Mudanças Climáticas: Por que apostar nos saberes ancestrais

Sem questionamentos supremacistas: o Brasil não pode mais abdicar dos saberes de quem vive há séculos nesse continente e que não o invade. Os povos originários, sempre desprezados e humilhados, mostram para os que têm por prática a invasão, a agressão, a submissao e o esbulho, que o futuro de todos somente acontecerá quando todos os que aqui habitam realmente cheguem nesse espaço geográfico chamado Brasil. Os tempos que os invasores têm passado por aqui não tem sido de harmonia e integração, nem com os espaços, nem entre eles e os povos originários. Até quando? Quando o último dos invasores for embora ou desaparecer?

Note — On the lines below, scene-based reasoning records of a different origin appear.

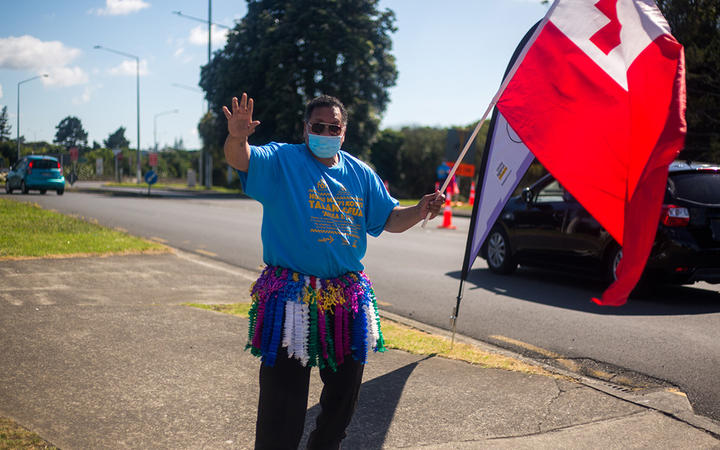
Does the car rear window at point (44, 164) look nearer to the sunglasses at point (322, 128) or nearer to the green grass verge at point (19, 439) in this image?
the green grass verge at point (19, 439)

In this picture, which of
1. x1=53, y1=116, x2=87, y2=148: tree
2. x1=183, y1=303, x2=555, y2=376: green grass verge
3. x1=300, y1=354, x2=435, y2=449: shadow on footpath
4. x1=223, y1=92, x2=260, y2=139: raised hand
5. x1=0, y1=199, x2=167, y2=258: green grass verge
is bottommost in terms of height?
x1=300, y1=354, x2=435, y2=449: shadow on footpath

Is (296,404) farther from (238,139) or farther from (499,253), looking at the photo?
(499,253)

Emergêcia climática: Há duzentos anos…

Ao se ler o texto da historiadora, pode-se constatar de como chegaram os europeus, desde o século XV, em nossas terras. Vieram não para ficar, mas para explorar o 'eldorado' para depois de enriquecerem, voltarem para seus torrões natais, agora sim para não passarem fome nem ficarem na periferia da sociedade excludente europeia. Vê-se que nunca nem se interessaram em se integrar com os povos que já viviam aqui há séculos. E assim continua até os dias de hoje. Basta ver como se invadiu a partir da ditadura militar, entre os anos 60 e 80 do século XX, todo o bioma do Cerrado e da Amazônia. Nunca procuraram ver como os povos se integravam como os ambientes, até para construirem uma troca de conhecimentos e possibilidades de não devastando, agregar conhecimentos que poderiam alavancar os saberes tradicionais. Esses diferentes dos brancos nunca desrespeitam os aspectos essencias de todas as Vidas que formam cada um dos ecossistemas que integram os riquíssimos e belíssimos biomas que moldam as nossas paisagens. E tem sido ainda muito pior do que se disse até aqui. Além de não se integrarem com os ambientes e os povos, ainda tiveram a firme intenção não só de arrasar com os espaços naturais, mas eliminar, literalmente, todos os povos originários. Temos convivido há séculos com assassinos supremacistas brancos que se apropriam do bem comum de todos os brasileiros para seu exclusivo desfrute. E deixam atrás de si uma tal paisagem que, por total desequilíbrio ambiental, quando não são os próprios que a devastam, favorecem que ações naturais como agora as climáticas, acabem se transformando em algozes de vastos ecossistemas como está acontecendo no Rio Grande do Sul. Quando os eurodescendentes se convencerão de que não são mais europeus, mas sim brasileiros para que possamos ter uma sociedade mais inteligente por acolher todas as diversidades que nosso país dispõe, tanto de gente como de vida natural?